(Text section Opens)
Since the p-value is more than 0.05, we fail to reject null hypothesis.

  1. What type of error might we have made? Explain what the error means in the context of the application.

Since we fail to reject NULL hypothesis, we might have made Type II error since we reject alternate hypothesis.

  1. Based on the results of this hypothesis test, would you expect a confidence interval for the average difference between the reading and writing scores to include 0? Explain your reasoning.

Since the test indicates that there is no difference in the reading and writing scores, I would expect 0 to be included in confidence interval.

Fuel efficiency of manual and automatic cars, Part II. (7.28, p. 276) The table provides summary statistics on highway fuel economy of cars manufactured in 2012. Use these statistics to calculate a 98% confidence interval for the difference between average highway mileage of manual and automatic cars, and interpret this interval in the context of the data.

\(H_0\): The difference between average highway mileage of manual and automatic cars is 0. \(H_A\): The difference between average highway mileage of manual and automatic cars is not equal to 0.
(Text section Closes)
**Task statement:** In the hypothesis-testing text above, what confidence level is the interval for the difference between average highway mileage of manual and automatic cars supposed to have?
(Record extracts Opens)
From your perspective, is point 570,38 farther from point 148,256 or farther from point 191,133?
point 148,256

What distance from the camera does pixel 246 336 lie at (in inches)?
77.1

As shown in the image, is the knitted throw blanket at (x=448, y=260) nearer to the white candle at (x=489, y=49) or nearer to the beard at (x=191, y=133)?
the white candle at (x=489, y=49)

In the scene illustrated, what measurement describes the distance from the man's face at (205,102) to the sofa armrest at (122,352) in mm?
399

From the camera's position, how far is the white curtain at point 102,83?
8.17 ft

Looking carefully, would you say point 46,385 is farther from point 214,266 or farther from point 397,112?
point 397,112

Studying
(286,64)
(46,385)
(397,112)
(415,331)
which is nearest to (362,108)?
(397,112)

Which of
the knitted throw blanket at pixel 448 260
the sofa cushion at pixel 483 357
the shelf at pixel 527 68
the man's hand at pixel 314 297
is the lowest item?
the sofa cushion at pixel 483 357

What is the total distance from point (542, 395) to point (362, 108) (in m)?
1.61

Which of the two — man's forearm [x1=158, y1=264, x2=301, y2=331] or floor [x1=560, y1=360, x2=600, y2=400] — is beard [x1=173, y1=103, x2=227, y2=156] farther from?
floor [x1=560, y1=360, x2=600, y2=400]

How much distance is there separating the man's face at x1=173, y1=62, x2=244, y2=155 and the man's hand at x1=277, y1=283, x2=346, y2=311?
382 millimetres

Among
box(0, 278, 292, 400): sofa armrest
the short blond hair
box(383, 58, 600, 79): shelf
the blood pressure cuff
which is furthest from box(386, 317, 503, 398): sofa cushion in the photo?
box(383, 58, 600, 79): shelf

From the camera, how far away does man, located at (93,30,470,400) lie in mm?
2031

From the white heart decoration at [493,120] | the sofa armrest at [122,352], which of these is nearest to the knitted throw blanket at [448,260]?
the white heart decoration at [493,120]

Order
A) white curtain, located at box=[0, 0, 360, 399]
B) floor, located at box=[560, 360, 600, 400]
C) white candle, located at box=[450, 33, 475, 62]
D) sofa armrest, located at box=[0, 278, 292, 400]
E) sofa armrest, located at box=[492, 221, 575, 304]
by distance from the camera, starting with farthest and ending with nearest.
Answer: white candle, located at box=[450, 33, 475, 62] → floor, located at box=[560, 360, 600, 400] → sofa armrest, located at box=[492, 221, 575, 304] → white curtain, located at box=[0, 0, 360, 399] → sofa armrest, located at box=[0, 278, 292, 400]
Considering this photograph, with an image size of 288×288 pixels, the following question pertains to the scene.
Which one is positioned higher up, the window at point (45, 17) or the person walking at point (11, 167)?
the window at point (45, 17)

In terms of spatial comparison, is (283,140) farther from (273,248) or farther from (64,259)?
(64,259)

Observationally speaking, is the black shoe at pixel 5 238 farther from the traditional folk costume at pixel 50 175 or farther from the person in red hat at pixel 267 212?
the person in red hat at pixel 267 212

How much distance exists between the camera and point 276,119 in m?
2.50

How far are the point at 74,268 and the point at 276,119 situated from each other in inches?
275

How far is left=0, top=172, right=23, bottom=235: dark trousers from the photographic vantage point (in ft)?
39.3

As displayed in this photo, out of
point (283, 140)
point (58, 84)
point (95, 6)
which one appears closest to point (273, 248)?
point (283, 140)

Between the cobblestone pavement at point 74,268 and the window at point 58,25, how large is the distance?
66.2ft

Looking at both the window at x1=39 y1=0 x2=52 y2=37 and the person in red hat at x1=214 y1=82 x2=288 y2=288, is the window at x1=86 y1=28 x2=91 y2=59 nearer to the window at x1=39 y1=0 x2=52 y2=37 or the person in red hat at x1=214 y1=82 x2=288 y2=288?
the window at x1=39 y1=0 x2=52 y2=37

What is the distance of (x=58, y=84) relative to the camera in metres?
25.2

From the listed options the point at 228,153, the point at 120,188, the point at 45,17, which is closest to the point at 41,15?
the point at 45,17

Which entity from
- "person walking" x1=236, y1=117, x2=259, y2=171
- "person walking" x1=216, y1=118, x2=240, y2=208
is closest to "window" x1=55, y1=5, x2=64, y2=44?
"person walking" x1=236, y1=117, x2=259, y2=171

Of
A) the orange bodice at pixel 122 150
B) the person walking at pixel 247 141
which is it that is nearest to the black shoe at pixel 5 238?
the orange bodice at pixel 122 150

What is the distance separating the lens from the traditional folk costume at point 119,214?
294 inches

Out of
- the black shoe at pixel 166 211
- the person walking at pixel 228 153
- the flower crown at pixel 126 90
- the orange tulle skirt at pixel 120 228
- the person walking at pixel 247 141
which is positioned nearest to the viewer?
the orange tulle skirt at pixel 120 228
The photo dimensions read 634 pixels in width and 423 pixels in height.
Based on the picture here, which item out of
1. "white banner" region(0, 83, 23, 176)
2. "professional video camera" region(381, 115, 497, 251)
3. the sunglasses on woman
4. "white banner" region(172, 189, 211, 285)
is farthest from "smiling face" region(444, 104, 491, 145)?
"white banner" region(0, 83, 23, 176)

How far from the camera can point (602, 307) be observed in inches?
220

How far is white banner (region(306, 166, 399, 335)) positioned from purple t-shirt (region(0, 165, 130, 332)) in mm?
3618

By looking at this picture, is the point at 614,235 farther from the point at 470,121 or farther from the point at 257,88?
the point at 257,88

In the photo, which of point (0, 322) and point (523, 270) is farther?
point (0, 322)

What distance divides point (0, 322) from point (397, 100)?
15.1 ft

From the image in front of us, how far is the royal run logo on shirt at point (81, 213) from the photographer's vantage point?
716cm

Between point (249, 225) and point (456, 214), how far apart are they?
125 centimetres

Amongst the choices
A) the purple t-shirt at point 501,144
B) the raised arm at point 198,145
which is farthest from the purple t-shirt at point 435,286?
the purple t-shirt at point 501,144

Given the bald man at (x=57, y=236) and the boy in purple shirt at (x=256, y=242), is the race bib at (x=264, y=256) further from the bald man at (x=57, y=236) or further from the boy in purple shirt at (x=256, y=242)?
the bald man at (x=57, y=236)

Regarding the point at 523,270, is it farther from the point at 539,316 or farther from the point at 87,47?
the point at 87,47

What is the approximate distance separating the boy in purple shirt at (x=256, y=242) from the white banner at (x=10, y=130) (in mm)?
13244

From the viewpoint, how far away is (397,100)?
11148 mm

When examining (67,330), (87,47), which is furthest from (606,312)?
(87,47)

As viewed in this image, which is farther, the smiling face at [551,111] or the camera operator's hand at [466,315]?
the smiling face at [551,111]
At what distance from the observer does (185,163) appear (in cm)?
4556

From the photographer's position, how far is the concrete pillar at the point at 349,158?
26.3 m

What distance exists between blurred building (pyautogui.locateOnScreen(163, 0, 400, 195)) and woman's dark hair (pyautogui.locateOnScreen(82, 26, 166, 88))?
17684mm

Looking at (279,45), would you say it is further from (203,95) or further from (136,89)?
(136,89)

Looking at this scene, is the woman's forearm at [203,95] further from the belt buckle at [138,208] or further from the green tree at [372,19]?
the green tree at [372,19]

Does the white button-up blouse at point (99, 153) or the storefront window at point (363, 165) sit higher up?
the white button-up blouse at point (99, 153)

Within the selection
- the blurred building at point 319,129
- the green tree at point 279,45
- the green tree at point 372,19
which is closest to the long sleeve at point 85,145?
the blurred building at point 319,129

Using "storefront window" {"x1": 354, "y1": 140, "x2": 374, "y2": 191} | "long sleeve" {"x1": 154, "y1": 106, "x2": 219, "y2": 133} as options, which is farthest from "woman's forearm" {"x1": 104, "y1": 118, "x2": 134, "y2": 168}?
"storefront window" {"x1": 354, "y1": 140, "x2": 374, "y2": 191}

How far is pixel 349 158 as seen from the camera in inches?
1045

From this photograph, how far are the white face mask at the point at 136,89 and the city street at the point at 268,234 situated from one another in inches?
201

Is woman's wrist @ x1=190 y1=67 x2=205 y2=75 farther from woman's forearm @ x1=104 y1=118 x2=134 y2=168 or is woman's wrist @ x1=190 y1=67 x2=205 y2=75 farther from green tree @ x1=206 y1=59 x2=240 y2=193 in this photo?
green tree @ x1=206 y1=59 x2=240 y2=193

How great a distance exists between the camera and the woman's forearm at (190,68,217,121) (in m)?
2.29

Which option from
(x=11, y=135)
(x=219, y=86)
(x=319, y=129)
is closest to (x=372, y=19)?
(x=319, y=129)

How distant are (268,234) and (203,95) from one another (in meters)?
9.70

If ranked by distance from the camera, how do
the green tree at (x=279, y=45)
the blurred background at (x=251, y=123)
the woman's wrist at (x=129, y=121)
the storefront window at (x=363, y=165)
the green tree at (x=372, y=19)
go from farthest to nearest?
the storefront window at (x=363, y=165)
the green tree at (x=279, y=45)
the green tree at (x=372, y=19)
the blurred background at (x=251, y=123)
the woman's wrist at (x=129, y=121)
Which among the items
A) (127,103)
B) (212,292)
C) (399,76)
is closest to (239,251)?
(Record extracts Closes)
**Response to this task:** 98%